Fixing to Change: A Best Practices Assessment of One-Stop Job Centers Working With Welfare Recipients. Site Selection

03/01/1999

This project expands on work previously conducted for the Washington Employment Security Department (WESD) on national models for state one-stop-shop career center systems.(6) The selection of sites for in-depth analysis was aided by the information developed for the WESD project, which included a national review of one-stop-shop programs and in-depth field investigation and interviews with officials in Connecticut, Indiana, Iowa, Maryland, New York, Ohio, Washington, and Wisconsin.(7) Additional information was also incorporated from U.S. Department of Labor (DoL) grants to 25 states, along with information available through phone interviews with analysts at the National Governor's Association, the National Association of Counties, and several other national organizations.(8)

This national scan was used to select five One-Stop models demonstrating success in providing employment and training programs to welfare clients. Three primary criteria were used for selecting the final sites for inclusion:

  • Focused on Welfare-to-Work: The site had to be actively and effectively working with the welfare population and getting them to work. Many One-Stops were established to address issues of local economic dislocation when major employers closed down operations, not welfare-to-work. As a result, this focus, though it is now increasing, was not present in all sites at the time of the study.
  • Established Track Record: One-Stop models had to have been established long enough to have demonstrated successful outcomes. Although the Department of Labor's One-Stop Initiative was launched in 1994, we quickly found out that relatively few states and local sites had One-Stop programs serving welfare clients for more than a few months by the fall of 1996, and most were still in some stage of start-up or transition.
  • Urban and Rural Diversity: We felt it imperative to include urban and rural models in order to reflect the diversity of welfare clients and different economic, social and institutional capacities and environments.

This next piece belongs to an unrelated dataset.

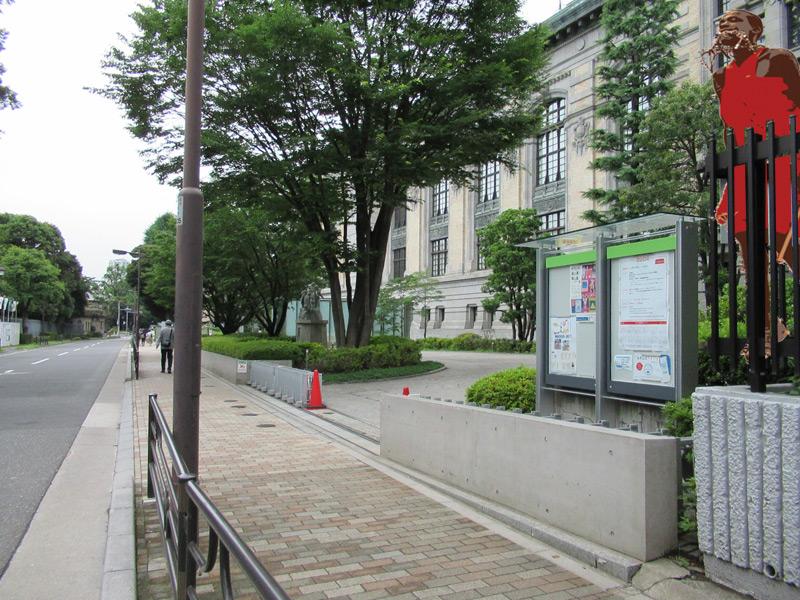 スタジオよもだ → 国際子ども図書館 上野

Interestingly enough, most of the earliest models were located in small to medium-sized metropolitan areas where true collaboration among community institutions may be easier to achieve. As a result, the pool of large, urban models was much smaller than expected.  In addition to these three criteria, our selection was also guided, but ultimately not dictated by, the following secondary considerations:
  • DoL Implementation Funding: Although many states that received implementation funding from DoL were more advanced than others in their One-Stop systems, we intentionally looked for at least one site that did not receive this funding to better capture the range of approaches to the One-Stop concept.
  • Concentration of Welfare Clients: While we wanted to focus on service to welfare clients, we also wanted to understand how these clients were served in the context of a larger customer base. As a result, we may have excluded some sites with a proportionally very small welfare client base, but did not intentionally seek out sites with high concentrations of welfare clients.
  • Inclusion of Specific Services, Models or Methods: We did not limit our focus to a particular set of services in choosing sites. For us to decide what scope and method of service delivery we wanted to look at seemed counter-intuitive. If it was successful, then it was worth considering.
  • Geographic Distribution: Although we did keep geography in mind, we focused more on the urban/rural mix of sites than on the national distribution. A thorough geographic distribution is not possible with just five sites.
  • Previous Studies: We did not seek to exclude sites that had been the subject of previous studies and evaluations of One-Stops, largely because the questions we were focusing on, i.e., services for welfare clients, had not previously been examined in this context. One site did decline participation due to the fact that they were already being studied by three other federal and state agencies.  Staff from each of the organizations contacted provided valuable information about the progress of One-Stop systems in states as well as insight on which local models were working effectively with welfare clients.  From these conversations, twelve states emerged as the clear forerunners: Connecticut, Florida, Indiana, Iowa, Maryland, Massachusetts, Michigan, Minnesota, North Carolina, Texas, Washington, and Wisconsin. In these states, we talked with state One-Stop contacts to get a clear sense of how the state structured their One-Stop system, how long their local sites had been in operation, and how interested they might be in participating in the study. State One-Stop officials were also helpful in identifying the local sites that were doing the best job of working with welfare clients. Based on these discussions, the five local sites were selected.